### Extracted entries:

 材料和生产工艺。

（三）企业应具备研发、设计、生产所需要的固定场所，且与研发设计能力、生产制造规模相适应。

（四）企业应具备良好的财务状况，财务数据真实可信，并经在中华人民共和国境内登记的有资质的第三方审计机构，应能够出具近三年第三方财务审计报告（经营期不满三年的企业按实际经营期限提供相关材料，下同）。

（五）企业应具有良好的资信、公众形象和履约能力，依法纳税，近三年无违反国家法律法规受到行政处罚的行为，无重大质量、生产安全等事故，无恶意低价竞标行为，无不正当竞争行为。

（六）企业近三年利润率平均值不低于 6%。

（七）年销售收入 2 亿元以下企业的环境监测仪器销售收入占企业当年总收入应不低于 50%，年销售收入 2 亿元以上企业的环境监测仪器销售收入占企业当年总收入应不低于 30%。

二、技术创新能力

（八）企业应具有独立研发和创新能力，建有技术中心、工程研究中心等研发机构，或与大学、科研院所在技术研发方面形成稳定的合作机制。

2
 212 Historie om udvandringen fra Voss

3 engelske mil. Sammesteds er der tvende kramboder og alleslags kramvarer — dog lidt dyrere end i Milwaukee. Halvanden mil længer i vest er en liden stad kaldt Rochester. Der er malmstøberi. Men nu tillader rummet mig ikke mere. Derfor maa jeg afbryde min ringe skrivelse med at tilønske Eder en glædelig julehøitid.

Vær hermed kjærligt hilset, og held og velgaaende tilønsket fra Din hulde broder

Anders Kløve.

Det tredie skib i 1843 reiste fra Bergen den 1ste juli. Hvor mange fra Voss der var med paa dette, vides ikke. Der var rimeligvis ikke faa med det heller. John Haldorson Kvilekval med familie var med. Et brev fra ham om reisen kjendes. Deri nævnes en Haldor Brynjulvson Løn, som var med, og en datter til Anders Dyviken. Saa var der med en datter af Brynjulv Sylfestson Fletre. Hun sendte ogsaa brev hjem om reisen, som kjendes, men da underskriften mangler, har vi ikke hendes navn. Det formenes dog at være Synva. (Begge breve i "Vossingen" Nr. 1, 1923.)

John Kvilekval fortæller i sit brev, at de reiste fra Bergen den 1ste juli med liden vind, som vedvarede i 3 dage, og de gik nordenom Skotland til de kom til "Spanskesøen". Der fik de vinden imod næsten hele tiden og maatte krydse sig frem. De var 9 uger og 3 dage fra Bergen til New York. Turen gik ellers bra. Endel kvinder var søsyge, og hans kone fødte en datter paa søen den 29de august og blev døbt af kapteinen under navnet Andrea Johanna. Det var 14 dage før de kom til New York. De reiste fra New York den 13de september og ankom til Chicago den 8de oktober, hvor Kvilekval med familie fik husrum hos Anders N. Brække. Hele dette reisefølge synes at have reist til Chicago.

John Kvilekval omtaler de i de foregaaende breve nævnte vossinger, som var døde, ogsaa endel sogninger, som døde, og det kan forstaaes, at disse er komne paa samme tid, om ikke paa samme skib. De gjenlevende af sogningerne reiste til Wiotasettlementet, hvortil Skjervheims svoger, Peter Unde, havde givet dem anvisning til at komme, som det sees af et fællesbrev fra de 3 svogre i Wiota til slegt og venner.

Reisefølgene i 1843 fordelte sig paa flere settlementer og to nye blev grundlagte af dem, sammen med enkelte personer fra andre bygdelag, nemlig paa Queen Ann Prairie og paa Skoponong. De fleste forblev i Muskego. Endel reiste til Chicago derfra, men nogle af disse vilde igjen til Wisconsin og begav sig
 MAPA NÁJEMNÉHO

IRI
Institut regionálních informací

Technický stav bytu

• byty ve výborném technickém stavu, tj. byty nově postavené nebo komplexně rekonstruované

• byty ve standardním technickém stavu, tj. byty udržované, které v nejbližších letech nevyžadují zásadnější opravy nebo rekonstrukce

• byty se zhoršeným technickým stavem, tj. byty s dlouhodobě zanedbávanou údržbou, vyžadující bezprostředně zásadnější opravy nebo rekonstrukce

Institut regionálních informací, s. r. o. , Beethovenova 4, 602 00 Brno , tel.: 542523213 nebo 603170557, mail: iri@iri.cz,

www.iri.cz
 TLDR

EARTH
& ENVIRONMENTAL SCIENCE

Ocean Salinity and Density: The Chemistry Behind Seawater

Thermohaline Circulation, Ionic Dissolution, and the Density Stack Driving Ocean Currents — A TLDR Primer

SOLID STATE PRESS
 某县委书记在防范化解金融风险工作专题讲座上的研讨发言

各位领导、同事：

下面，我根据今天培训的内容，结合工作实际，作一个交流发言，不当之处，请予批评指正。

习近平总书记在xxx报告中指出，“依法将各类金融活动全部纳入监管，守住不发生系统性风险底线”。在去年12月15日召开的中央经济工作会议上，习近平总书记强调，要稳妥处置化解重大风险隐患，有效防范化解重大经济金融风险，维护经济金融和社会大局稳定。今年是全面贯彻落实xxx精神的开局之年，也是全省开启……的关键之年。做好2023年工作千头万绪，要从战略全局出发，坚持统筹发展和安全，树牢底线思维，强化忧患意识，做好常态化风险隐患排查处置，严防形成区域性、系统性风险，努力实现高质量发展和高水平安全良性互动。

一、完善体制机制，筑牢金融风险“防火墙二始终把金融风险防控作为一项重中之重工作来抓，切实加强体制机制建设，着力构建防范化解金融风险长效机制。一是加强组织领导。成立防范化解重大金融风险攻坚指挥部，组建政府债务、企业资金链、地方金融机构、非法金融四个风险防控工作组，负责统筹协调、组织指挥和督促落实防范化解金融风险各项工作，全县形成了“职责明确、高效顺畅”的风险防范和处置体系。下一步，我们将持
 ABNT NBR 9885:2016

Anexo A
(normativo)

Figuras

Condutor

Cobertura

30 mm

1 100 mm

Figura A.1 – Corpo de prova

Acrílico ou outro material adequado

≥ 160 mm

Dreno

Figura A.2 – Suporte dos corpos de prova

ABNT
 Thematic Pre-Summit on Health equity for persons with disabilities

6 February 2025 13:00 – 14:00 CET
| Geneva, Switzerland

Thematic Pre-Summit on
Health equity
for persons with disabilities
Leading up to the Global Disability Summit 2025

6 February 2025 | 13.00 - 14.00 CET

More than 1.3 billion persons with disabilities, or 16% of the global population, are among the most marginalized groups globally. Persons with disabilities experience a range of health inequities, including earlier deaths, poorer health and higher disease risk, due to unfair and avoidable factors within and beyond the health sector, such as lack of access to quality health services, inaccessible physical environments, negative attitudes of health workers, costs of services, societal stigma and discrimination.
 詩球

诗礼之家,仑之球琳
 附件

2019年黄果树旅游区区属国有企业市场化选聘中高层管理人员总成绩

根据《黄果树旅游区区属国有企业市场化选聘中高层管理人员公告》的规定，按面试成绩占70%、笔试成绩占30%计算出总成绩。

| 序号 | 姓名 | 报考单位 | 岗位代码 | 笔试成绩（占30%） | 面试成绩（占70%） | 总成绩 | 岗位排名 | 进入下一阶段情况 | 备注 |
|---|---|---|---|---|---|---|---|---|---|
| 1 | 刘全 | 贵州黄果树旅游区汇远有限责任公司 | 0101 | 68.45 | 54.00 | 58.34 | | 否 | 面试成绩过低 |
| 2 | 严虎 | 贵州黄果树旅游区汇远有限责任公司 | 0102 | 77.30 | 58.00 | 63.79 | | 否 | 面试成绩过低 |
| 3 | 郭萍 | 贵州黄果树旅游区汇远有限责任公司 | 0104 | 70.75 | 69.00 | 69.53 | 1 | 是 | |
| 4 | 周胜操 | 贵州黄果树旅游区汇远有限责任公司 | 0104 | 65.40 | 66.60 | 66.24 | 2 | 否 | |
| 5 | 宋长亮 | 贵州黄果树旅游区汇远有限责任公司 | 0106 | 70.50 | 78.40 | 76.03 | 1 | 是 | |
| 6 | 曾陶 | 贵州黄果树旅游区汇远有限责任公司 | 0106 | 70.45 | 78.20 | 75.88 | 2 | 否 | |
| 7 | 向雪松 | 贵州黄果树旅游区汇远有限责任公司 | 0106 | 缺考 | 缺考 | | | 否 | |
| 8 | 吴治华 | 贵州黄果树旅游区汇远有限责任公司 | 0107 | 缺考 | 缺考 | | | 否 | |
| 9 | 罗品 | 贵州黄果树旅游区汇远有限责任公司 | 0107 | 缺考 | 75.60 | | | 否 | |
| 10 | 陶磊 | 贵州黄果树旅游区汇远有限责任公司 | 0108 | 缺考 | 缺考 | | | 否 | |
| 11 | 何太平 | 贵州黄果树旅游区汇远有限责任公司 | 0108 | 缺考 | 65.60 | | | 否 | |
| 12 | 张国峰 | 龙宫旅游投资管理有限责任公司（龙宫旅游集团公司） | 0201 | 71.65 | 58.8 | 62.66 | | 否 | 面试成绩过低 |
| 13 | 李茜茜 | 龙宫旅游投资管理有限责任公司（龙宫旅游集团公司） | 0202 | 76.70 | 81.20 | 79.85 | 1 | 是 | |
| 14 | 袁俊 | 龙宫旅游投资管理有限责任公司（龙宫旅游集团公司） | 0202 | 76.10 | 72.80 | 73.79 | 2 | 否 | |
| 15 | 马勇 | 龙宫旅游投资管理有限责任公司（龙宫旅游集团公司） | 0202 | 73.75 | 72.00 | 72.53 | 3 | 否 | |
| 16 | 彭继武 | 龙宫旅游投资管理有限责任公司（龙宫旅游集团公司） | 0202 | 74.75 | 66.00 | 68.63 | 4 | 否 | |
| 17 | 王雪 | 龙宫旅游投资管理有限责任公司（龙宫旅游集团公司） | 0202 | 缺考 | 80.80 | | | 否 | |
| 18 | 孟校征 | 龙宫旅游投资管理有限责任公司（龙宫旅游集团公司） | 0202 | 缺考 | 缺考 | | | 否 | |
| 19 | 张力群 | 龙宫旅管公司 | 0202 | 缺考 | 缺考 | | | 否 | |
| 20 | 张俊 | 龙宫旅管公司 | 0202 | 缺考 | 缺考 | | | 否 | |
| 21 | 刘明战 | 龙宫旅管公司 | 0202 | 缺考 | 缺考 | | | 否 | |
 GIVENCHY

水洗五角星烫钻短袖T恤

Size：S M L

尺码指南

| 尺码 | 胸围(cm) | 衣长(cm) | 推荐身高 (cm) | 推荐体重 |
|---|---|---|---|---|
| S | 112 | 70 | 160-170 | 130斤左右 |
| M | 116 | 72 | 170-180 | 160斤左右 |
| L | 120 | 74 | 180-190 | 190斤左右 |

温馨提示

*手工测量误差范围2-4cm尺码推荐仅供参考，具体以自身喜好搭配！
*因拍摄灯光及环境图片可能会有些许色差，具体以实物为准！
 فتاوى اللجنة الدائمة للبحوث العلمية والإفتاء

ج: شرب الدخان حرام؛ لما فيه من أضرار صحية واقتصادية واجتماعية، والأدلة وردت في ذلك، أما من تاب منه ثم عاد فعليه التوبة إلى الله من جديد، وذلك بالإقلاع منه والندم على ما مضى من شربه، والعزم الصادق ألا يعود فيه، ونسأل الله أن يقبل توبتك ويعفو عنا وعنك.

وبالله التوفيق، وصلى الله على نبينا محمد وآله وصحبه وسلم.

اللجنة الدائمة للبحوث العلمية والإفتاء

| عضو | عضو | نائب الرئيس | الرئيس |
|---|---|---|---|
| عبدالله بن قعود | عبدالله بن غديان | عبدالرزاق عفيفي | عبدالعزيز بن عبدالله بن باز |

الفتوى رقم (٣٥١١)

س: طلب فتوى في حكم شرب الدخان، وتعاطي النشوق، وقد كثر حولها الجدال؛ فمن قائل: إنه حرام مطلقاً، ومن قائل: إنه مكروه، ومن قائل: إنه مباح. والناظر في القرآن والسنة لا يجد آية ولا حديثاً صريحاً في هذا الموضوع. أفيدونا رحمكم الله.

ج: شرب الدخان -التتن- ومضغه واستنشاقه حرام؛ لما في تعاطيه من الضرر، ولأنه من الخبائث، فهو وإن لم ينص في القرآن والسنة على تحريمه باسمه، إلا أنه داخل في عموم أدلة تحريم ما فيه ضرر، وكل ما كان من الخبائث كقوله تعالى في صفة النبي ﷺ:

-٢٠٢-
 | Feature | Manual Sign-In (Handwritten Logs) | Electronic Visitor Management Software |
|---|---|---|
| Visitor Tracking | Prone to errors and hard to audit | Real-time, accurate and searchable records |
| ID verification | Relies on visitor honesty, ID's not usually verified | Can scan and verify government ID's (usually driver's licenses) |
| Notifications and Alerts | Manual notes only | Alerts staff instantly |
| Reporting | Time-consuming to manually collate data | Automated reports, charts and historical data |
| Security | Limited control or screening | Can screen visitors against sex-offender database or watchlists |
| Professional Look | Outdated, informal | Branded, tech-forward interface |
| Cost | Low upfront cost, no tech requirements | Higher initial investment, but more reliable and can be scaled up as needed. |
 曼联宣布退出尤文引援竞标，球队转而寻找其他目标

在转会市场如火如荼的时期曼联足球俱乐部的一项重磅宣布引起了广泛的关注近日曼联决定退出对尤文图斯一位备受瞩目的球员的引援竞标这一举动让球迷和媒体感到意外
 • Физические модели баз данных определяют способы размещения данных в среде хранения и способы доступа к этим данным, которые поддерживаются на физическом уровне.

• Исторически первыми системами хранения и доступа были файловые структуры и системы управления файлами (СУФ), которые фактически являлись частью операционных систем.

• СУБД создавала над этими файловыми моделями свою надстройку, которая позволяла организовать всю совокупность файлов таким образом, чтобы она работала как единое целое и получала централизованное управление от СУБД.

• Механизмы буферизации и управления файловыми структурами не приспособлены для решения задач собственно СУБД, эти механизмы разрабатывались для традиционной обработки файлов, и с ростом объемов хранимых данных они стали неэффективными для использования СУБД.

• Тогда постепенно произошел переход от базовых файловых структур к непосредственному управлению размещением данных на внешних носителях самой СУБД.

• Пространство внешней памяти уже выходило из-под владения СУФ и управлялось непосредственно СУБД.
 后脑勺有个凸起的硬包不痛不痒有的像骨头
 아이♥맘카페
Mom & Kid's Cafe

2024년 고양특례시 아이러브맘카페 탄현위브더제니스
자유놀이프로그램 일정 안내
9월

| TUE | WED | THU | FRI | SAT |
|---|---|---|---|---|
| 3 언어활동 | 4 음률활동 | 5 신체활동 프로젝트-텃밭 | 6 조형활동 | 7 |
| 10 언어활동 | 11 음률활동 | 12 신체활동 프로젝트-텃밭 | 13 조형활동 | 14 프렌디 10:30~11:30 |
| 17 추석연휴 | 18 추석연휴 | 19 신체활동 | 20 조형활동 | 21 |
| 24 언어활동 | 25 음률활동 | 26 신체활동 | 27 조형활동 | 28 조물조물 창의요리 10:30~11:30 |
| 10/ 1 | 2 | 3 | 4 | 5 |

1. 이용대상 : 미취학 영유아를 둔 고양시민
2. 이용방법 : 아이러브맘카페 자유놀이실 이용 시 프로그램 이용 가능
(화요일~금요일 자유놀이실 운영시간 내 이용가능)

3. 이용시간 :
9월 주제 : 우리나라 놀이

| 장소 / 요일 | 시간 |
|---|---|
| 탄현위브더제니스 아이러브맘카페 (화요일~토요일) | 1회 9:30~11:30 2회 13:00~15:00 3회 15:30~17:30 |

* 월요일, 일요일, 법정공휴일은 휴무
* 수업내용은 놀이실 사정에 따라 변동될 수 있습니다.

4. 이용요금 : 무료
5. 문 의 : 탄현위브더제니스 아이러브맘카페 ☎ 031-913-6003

### Activity:
What lines in the data above contain the word "zásadnější"? Show them all.

### Expected output:
• byty ve standardním technickém stavu, tj. byty udržované, které v nejbližších letech nevyžadují zásadnější opravy nebo rekonstrukce
• byty se zhoršeným technickým stavem, tj. byty s dlouhodobě zanedbávanou údržbou, vyžadující bezprostředně zásadnější opravy nebo rekonstrukce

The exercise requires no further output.